→ Página:
....

O meio do patrimônio cultural muitas vezes é pesado e repleto de ranço e mau humor. Há sempre alguém disposto a puxar o tapete, seja por motivos financeiros, políticos, ou até mesmo, pelo próprio "poder da palavra"(são os ditos "donos do patrimônio".)
Filmes como Toy Story 3 podem ser fonte riquíssima de interpretações lúdicas a respeito da importância da memória.(fonte: IMDB / Pixar Disney)
Em tempo de pluralidade de interpretações e de teorias, alguns conceitos apressados vão perdendo sua vez, as soluções rápidas e acríticas tomadas em outro contexto vão se mostrando ineficientes. Este ambiente líquido traz insegurança, mas também, um campo fértil e múltiplo para atuação. Nunca se viu tantos projetos de educação patrimonial, pesquisas, inventários e interesses voltados ao legado cultural. Apesar das muitas perdas e tristes episódios, um novo horizonte começa a se esboçar, graças aos trabalhos de "formiguinha" que começam a pipocar por aí, gerando tombamentos, inventários, rotas culturais e turísticas, centros de cultura, museus comunitários, e uma pluralidade de novos resultados interessantes.

....

→ Instrução: Extraia na íntegra o texto acima sobre patrimônio cultural, sem nenhuma alteração.

→ Linhas exibidas:
....

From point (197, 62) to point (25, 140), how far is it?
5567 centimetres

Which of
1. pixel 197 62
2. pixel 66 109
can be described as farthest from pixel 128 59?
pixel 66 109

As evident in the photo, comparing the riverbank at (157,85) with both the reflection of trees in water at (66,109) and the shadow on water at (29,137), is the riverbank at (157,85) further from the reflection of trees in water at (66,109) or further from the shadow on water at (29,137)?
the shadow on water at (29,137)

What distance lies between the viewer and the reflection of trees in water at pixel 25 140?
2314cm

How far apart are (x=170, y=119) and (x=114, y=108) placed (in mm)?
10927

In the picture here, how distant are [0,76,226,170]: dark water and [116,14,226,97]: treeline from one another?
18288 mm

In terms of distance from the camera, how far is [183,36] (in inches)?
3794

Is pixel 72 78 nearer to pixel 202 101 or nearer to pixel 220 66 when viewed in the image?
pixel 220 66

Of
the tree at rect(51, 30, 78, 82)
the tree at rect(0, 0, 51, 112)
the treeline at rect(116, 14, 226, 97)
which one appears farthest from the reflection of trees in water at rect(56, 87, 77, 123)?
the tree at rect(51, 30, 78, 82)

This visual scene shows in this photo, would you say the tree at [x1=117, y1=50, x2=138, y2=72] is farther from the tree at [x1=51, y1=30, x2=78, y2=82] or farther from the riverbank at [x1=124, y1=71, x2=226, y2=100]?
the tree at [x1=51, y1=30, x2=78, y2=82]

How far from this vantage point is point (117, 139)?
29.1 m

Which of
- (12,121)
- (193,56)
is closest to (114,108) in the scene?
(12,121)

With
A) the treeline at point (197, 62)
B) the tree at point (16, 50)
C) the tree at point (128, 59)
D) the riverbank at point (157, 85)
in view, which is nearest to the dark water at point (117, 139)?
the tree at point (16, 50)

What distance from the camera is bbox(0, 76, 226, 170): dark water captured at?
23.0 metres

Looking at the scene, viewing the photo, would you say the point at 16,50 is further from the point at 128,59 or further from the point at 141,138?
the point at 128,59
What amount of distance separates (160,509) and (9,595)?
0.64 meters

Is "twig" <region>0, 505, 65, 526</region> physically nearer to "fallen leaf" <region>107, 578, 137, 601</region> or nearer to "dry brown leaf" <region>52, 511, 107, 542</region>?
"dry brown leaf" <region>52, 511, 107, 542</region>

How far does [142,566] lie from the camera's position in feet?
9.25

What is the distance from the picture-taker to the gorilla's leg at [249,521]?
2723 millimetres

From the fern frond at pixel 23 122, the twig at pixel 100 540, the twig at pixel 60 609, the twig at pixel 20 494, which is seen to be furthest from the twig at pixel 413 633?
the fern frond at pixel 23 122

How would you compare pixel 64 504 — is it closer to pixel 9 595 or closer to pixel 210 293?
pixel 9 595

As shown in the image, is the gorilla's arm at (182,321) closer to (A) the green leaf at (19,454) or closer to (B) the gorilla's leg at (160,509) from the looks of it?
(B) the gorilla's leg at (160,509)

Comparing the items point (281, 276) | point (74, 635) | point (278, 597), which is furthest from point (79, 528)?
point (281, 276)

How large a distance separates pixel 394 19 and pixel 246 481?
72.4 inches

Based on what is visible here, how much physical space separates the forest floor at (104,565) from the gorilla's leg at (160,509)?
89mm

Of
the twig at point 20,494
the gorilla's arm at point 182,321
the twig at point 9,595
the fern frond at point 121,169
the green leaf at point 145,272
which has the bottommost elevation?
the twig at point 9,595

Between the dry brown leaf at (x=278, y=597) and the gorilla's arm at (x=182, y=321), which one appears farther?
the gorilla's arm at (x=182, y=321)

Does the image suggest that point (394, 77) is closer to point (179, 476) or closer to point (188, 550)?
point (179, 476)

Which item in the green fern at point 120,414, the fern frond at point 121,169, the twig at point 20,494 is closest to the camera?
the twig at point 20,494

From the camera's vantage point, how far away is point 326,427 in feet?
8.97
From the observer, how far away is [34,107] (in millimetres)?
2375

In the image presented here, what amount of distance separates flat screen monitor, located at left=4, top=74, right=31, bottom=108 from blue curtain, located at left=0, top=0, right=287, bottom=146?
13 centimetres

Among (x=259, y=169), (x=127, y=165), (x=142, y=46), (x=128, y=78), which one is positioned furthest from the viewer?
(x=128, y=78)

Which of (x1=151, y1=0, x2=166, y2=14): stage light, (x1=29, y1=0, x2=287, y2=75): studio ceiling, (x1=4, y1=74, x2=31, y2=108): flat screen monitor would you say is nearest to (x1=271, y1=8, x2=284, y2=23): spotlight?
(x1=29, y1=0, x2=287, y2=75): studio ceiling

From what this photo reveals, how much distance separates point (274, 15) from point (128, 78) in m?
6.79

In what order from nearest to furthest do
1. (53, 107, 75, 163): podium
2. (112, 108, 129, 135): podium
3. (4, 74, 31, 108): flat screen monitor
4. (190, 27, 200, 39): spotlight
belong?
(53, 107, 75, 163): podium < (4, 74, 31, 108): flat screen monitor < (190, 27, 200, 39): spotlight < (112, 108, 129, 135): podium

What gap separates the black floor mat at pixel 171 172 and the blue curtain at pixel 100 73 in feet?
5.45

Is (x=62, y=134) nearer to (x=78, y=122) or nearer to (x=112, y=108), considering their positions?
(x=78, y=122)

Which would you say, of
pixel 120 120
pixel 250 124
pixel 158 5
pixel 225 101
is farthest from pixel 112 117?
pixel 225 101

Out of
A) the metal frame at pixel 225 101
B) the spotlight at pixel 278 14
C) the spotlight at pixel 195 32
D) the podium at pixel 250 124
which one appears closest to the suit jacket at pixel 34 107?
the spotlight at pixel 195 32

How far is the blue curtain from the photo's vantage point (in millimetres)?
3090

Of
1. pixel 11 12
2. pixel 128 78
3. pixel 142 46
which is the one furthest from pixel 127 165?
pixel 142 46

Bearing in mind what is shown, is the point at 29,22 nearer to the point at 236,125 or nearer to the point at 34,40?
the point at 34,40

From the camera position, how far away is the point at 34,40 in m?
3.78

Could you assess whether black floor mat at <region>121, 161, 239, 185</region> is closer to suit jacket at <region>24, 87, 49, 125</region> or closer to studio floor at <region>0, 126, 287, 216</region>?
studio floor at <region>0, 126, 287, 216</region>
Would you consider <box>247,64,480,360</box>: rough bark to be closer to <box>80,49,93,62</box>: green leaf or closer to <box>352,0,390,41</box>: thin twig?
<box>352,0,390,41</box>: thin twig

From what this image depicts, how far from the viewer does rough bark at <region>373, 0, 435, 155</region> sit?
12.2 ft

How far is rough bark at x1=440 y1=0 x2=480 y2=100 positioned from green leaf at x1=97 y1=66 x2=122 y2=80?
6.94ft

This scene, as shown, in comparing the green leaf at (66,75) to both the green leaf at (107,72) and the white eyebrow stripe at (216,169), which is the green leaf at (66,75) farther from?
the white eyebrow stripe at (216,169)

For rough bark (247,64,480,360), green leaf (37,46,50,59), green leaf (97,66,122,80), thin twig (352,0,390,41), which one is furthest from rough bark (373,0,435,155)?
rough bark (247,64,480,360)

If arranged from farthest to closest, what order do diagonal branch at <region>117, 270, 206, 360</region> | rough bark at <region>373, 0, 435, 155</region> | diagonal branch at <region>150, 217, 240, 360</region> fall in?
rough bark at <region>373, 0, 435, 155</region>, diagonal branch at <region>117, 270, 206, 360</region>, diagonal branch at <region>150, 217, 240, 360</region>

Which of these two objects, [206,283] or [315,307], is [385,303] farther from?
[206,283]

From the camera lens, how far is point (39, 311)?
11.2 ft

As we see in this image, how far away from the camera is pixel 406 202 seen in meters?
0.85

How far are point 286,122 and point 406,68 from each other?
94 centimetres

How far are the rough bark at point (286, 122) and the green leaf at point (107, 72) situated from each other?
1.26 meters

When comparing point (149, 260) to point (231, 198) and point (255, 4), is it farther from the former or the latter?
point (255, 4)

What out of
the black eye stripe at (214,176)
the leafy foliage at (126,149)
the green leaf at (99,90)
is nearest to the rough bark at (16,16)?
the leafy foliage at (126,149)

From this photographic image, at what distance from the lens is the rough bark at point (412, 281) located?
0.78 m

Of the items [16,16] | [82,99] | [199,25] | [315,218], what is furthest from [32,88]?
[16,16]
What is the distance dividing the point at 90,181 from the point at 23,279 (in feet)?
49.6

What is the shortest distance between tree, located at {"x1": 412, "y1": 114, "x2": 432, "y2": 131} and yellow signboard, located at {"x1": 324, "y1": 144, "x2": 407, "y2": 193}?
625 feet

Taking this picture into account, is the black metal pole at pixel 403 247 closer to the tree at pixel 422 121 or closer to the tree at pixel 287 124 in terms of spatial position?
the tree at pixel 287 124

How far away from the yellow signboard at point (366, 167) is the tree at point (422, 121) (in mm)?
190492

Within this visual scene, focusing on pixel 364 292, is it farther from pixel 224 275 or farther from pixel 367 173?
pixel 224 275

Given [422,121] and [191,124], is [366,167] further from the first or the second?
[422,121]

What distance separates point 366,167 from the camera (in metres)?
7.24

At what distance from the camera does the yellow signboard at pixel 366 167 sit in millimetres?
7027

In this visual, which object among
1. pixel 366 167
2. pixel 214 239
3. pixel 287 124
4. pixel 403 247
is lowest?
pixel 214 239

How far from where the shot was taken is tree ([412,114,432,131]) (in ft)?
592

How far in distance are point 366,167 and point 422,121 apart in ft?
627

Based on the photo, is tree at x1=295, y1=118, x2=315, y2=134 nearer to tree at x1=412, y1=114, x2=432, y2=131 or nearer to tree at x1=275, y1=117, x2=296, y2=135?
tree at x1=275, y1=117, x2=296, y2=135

....

→ Solução:
O meio do patrimônio cultural muitas vezes é pesado e repleto de ranço e mau humor. Há sempre alguém disposto a puxar o tapete, seja por motivos financeiros, políticos, ou até mesmo, pelo próprio "poder da palavra"(são os ditos "donos do patrimônio".)
Filmes como Toy Story 3 podem ser fonte riquíssima de interpretações lúdicas a respeito da importância da memória.(fonte: IMDB / Pixar Disney)
Em tempo de pluralidade de interpretações e de teorias, alguns conceitos apressados vão perdendo sua vez, as soluções rápidas e acríticas tomadas em outro contexto vão se mostrando ineficientes. Este ambiente líquido traz insegurança, mas também, um campo fértil e múltiplo para atuação. Nunca se viu tantos projetos de educação patrimonial, pesquisas, inventários e interesses voltados ao legado cultural. Apesar das muitas perdas e tristes episódios, um novo horizonte começa a se esboçar, graças aos trabalhos de "formiguinha" que começam a pipocar por aí, gerando tombamentos, inventários, rotas culturais e turísticas, centros de cultura, museus comunitários, e uma pluralidade de novos resultados interessantes.